> **What the exercise asks**
Among the lines below, the one containing "So apparently, I'm" opens the range and the one containing "Editura Curtea Veche" closes it. Print that range exactly, without the pictures.

> **Supplied data**
◆ ◆ ◆ ◆ ◆

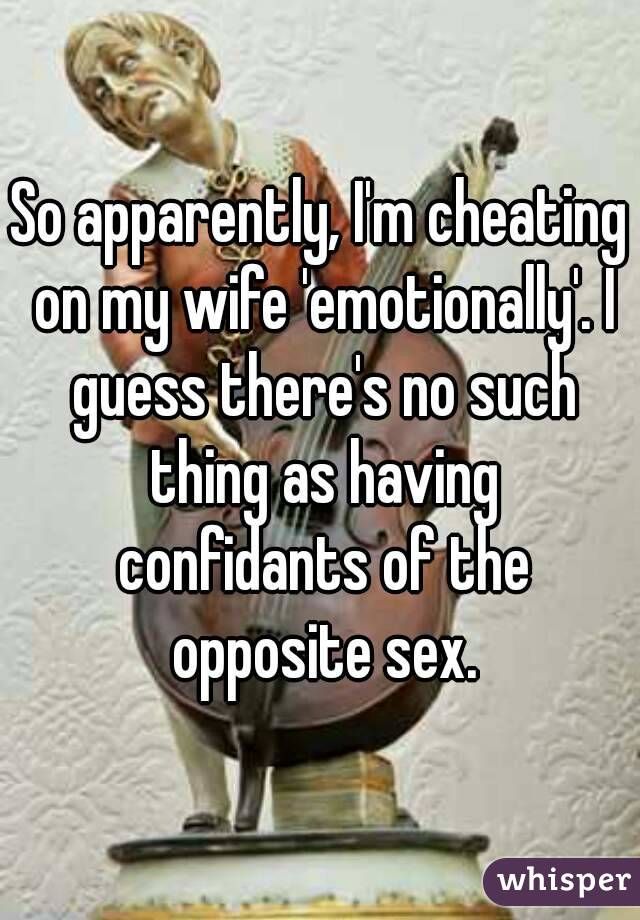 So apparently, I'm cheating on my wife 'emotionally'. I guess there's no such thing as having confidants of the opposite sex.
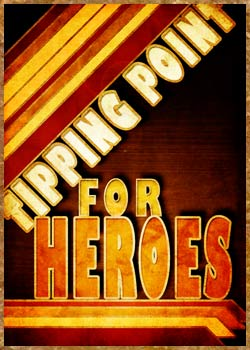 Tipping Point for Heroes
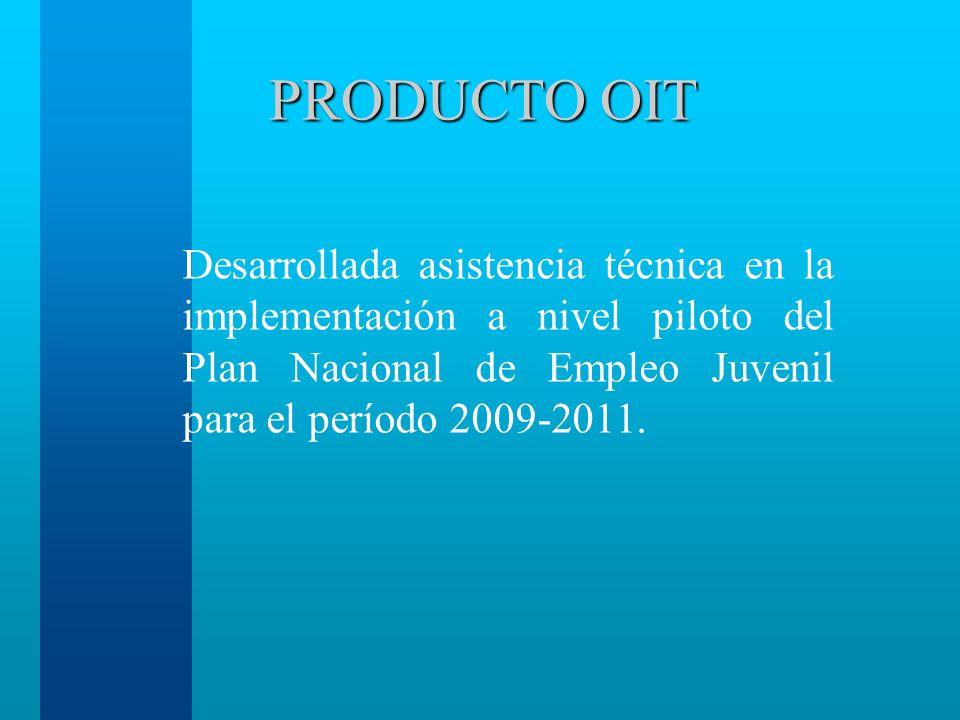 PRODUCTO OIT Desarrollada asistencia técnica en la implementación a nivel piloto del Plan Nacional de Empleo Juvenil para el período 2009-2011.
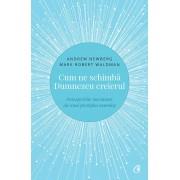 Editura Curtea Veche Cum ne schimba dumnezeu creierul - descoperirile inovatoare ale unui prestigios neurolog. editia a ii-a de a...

◆ ◆ ◆ ◆ ◆

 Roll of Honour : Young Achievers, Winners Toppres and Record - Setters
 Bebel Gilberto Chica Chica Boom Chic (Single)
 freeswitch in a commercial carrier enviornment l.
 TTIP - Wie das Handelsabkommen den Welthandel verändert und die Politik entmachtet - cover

◆ ◆ ◆ ◆ ◆

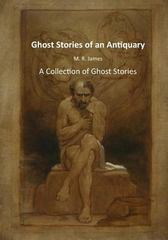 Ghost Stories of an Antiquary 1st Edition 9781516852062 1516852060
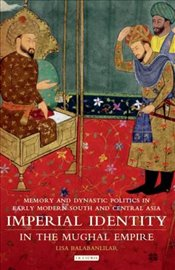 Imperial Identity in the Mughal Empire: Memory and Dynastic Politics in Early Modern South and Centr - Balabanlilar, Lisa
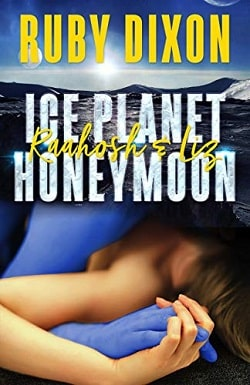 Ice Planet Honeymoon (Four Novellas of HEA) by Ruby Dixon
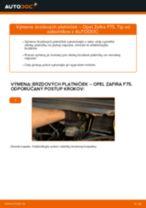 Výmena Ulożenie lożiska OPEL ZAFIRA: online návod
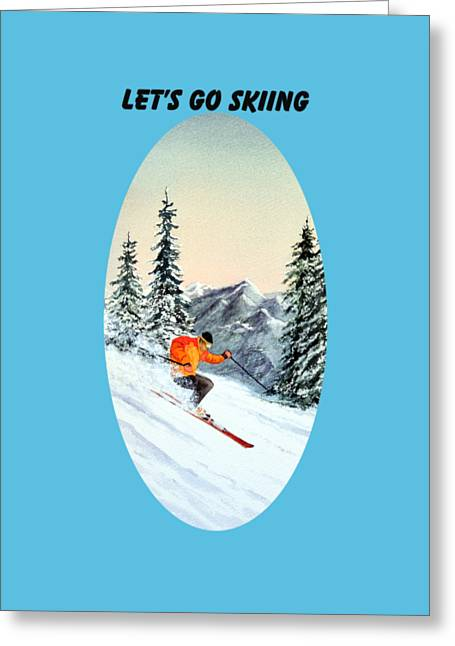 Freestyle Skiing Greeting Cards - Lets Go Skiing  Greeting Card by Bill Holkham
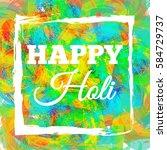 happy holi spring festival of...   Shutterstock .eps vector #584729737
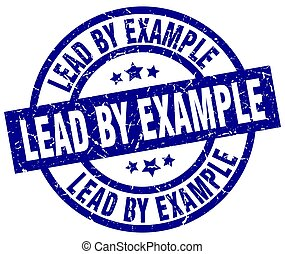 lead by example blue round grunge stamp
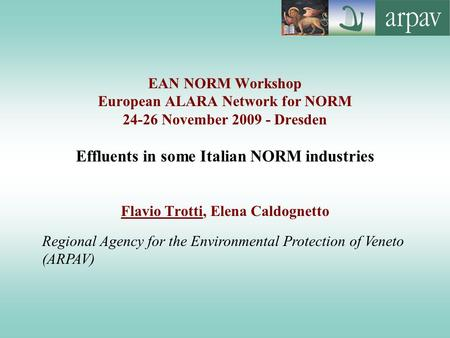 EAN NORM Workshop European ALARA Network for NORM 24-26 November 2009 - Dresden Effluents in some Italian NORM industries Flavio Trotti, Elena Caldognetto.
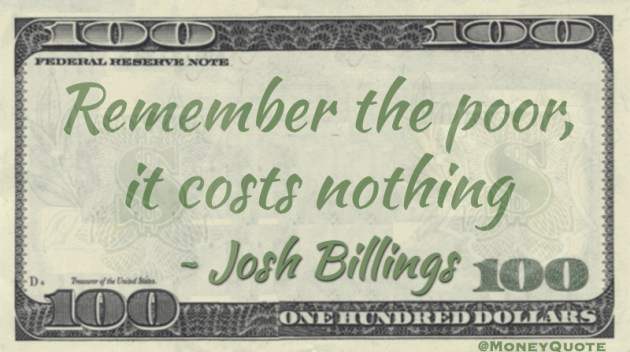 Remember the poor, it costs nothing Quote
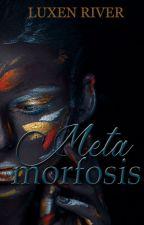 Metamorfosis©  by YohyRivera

◆ ◆ ◆ ◆ ◆

> **Response below**
 So apparently, I'm cheating on my wife 'emotionally'. I guess there's no such thing as having confidants of the opposite sex.
 Tipping Point for Heroes
 PRODUCTO OIT Desarrollada asistencia técnica en la implementación a nivel piloto del Plan Nacional de Empleo Juvenil para el período 2009-2011.
 Editura Curtea Veche Cum ne schimba dumnezeu creierul - descoperirile inovatoare ale unui prestigios neurolog. editia a ii-a de a...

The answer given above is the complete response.